For solo operators, small teams, and anyone who wants to spend less time inside their email tool and more time on their actual business, MailerLite's simplicity is not a limitation — it is the product's greatest strength.
What Real Users Say
Aggregate review scores tell a story that marketing pages cannot spin. Here is what real users have rated each platform across the three most referenced review sites.
MailerLite scores 4.6 out of 5 on G2, 4.7 out of 5 on Capterra, and 4.3 out of 5 on Trustpilot. The consistency across all three platforms is notable — users who find MailerLite through organic search and leave reviews on consumer sites rate it almost as highly as verified business users on G2 and Capterra.
Mailchimp scores 4.3 out of 5 on G2 and 4.5 out of 5 on Capterra — both respectable. But then there is Trustpilot, where Mailchimp sits at 2.8 out of 5 with approximately 67% one-star reviews. That is a staggering gap between professional review platforms and consumer sentiment.

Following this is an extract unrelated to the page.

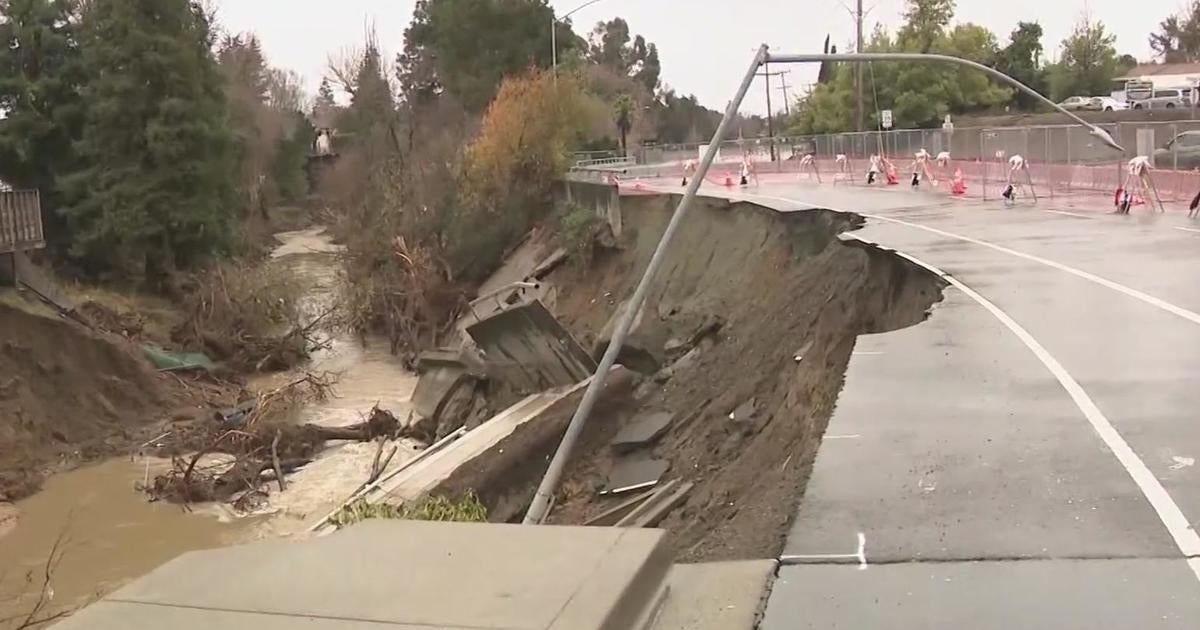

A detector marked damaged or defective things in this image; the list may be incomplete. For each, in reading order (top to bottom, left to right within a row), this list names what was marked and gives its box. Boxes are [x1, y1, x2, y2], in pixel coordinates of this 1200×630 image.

broken asphalt piece [609, 412, 676, 451]
broken concrete chunk [609, 412, 676, 451]
broken asphalt piece [604, 456, 672, 496]
broken concrete chunk [604, 456, 672, 496]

The Trustpilot discrepancy tells the real story. G2 and Capterra reviews tend to come from marketing professionals evaluating the tool in context — they weigh features, compare alternatives, and rate accordingly. Trustpilot reviews come from everyday users, and the overwhelming complaint themes are billing practices (being charged for unsubscribed contacts, unexpected plan changes), account suspensions without clear explanation, and customer support quality declining since the Intuit acquisition.
None of this means Mailchimp is a bad product — it still works, and millions of businesses use it successfully. But the pattern of consumer dissatisfaction is real and persistent, and it aligns with the structural concerns about pricing and post-acquisition direction that we have outlined throughout this comparison.
Our Verdict
MailerLite wins this comparison for the majority of users, and it is not particularly close. It costs significantly less at every tier, delivers more emails to the inbox, is easier to use, and has better aggregate user satisfaction scores. For small businesses, content creators, non-profits, and anyone who values simplicity and value, MailerLite is objectively the better choice in 2026.

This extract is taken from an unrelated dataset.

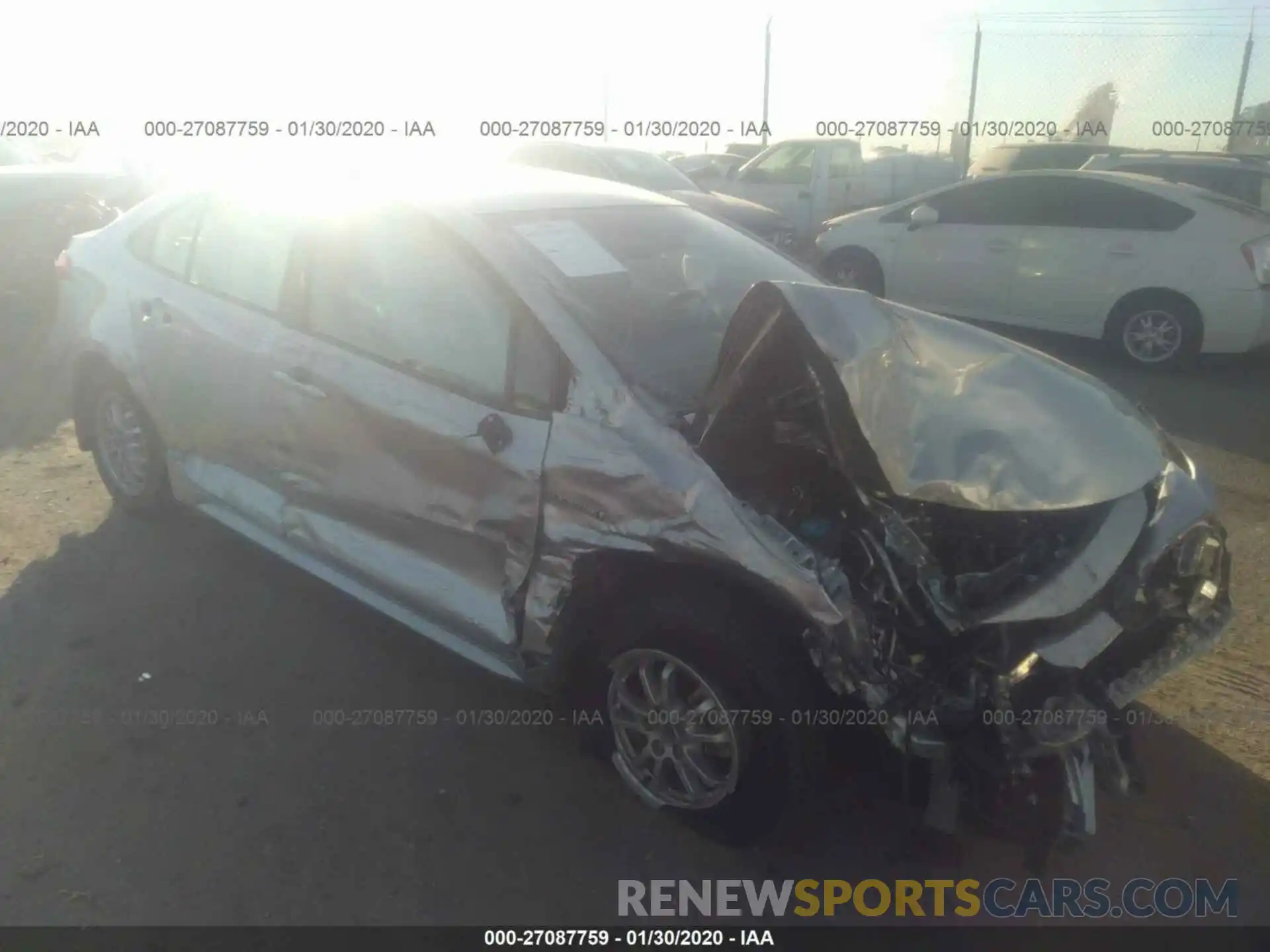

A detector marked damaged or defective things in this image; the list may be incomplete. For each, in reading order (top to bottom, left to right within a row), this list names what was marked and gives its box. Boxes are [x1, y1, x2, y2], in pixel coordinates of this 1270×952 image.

torn front door panel [270, 335, 548, 654]
damaged white sedan [60, 166, 1229, 863]
torn front door panel [700, 283, 1163, 515]
crushed front end of car [691, 282, 1234, 863]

Mailchimp still makes sense in specific scenarios. If your business relies on deep analytics with Google Analytics integration and click mapping, Mailchimp delivers that better. If you need a specific third-party integration that only Mailchimp supports, the convenience may justify the premium. If your entire team already knows Mailchimp and the cost of retraining and migration outweighs the savings, staying put is rational.
But for someone making a fresh choice today — no existing platform, no sunk costs — recommending Mailchimp over MailerLite requires ignoring the pricing data, the deliverability data, the usability data, and the user satisfaction data. Mailchimp's advantage is brand recognition, and that is not worth 76% more per month.
If you are currently on Mailchimp and considering a switch, the migration is straightforward. MailerLite has a dedicated import tool for Mailchimp users. Plan for 2-3 weeks of IP warming on the new platform and expect a temporary dip in deliverability during the transition. The long-term savings and improved inbox placement will more than compensate.